To listen or not to listen that is the question


When it comes to building a product, designing a user interface or adding a new functionality there are two schools of thought at work in the start-up world. One, pioneered by the likes of Apple and 37Signals,  says not listen to your customers because they don't know what they actually need. What they say they need is a what they "think" they want and which may not be true. The other school of thought pioneered by Steve Blank who is a serial entrepreneur, academician, author of the much-acclaimed book "The Four Steps to Epiphany" and proponent of the "Customer development model" say one should solicit opinion and feedback from the customers and build your product accordingly.

It is obvious that both these approaches are right and can work as evident from the success of Apple and 37Signal and the numerous startups that have used the customer development model effectively. So the question is not whether one approach is better than the other but rather the question is which approach is right for us as a start-up company.

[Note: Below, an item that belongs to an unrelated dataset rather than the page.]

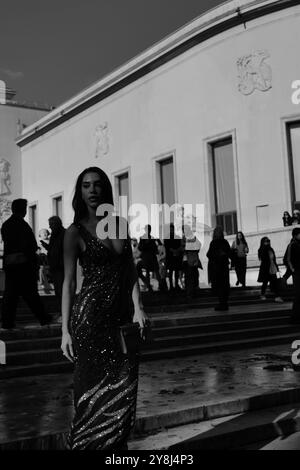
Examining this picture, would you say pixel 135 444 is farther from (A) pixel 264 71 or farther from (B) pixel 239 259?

To listen or not to listen to that is the question.

To answer this we need to look at the type of company for which the one approach works better than the other. Startups can be broadly classified into companies that started out as a way to scratch their own itch and the ones that go out and scratch the itch of others. The companies that scratch their own itch has a better understanding of the needs of the customer as they are the customers themselves. They are on the same page as a customer but has a better understanding of the dynamics of the product. This makes them uniquely empowered to discard the views of the customer during the design and development face of the product or a feature. Start-ups that are solving problems of others, which they themselves are not having does not have this leverage. They need to ask their customers where it is really itching and whether their solution works. In such cases the customer has a better understanding of the problem and working closely with them will help in delivering a best possible solution.

Finahub is a company in the latter class. We are a B2B company that solves customer engagement problems faced by the retail broking industry. Our customers know best what their problems are and we know that we have to listen to them to deliver solutions that solve these issue. We listen and note down all the feature request and changes they suggest but we don't start working on them immediately. We add that to the list of wanted features. After that, we go through a prioritization exercise in which we ask the following questions about each of the request.
  • Is this feature helping us in delivering our goal?
  • Is this feature solving a problem that is relevant to our market?
  • Can this be done without adding clutter to the application?
  • How much value does having this feature deliver to our customers?
  • How urgent is this feature request?
Depending on answers to these question we assign a priority to the items and then start working on it.

Being a multi-tenant application deployed on the cloud, implementing all the feature request is a sure-fire way of killing our startup. The process of listening, evaluate, prioritize and implement helps us in delivering a better solution to all our customers.

I know that there is nothing new in this approach but I thought to put it down would be something good to do.